- _Supplied passage_
CALL FOR PROPOSALS
Education Harlem: Histories of Learning and Schooling in
an American Community
Scholarly Conference Series
Teachers College
Columbia University
Sponsored by the Teachers College Program in History and
Education, Institute for Urban and Minority Education, and Center on History
and Education
Fall 2013 and Fall 2014
We seek to establish a scholarly community focused on
investigating the history of education, broadly defined, in 20th century
Harlem. We invite proposals for papers to be presented at two conferences at
Teachers College, for which travel expenses will be paid. The first conference,
October 10-11, 2013, will offer authors an opportunity to present
works-in-progress for discussion with fellow contributors and selected senior
scholars participating as discussants. Revised and completed papers will be
presented at a larger public conference in October 2014. Most or all of the finalized papers will be
published as an edited volume or journal special issue. We welcome submissions
from graduate students as well as junior and senior scholars, and from
historians as well as those undertaking historical analysis in other social
science and humanities fields.

- _Dataset records_
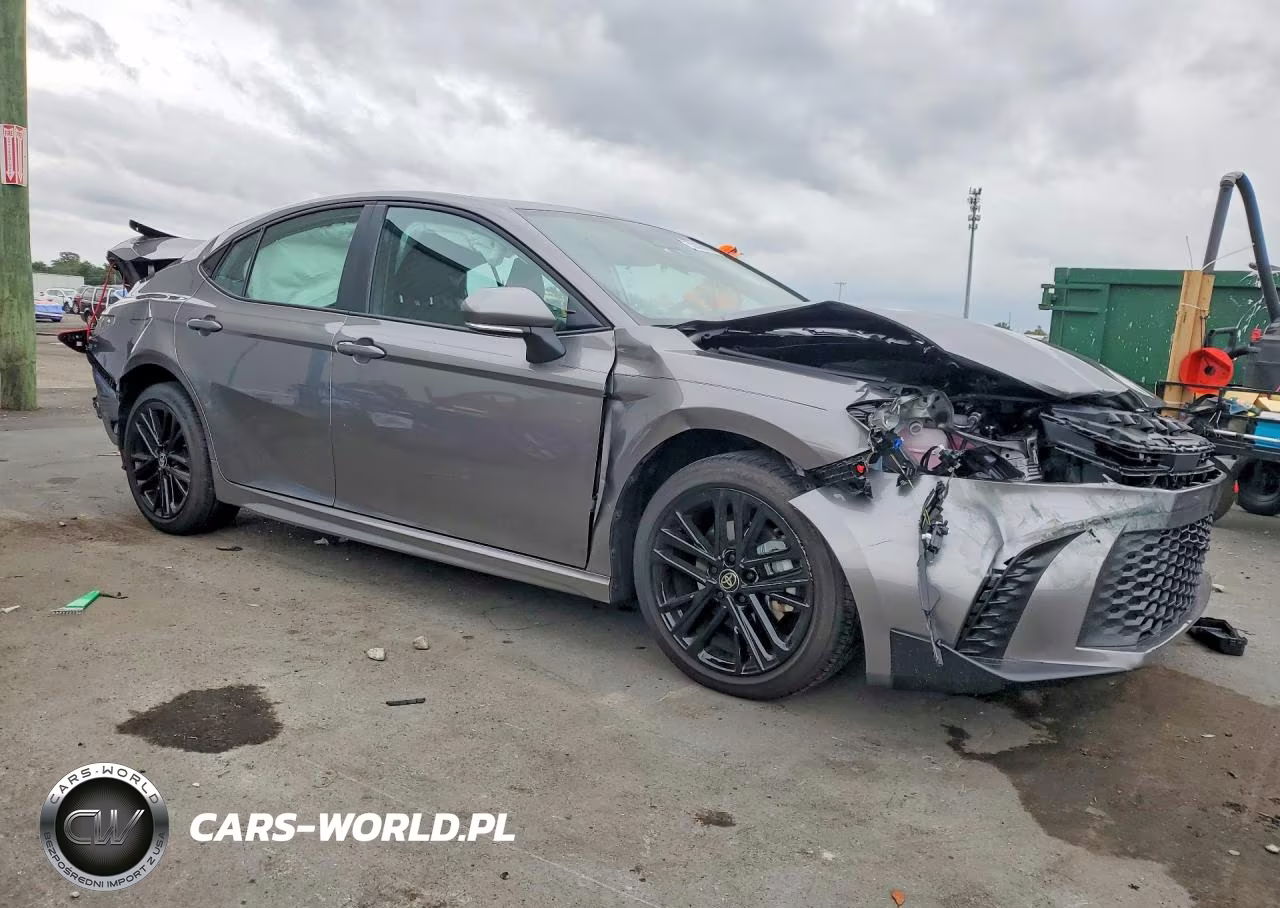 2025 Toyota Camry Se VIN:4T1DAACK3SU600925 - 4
==
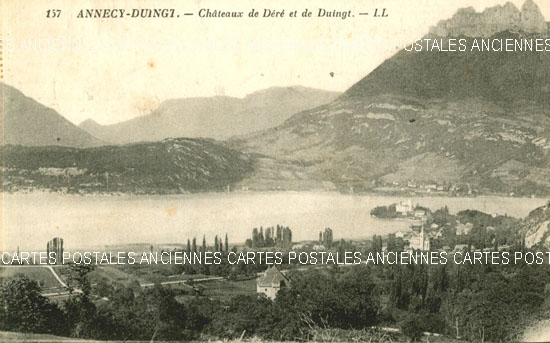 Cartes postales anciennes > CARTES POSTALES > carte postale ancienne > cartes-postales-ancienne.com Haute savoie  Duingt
* * *
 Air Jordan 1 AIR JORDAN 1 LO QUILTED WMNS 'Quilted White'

- _Your task_
Using the call for proposals, explain in one to three sentences what the first conference, on October 10-11, 2013, is meant to give authors.

- _Final answer_
The first conference gives authors a chance to present works-in-progress and discuss them with fellow contributors and with selected senior scholars serving as discussants. Revised and completed papers are then presented at a larger public conference in October 2014.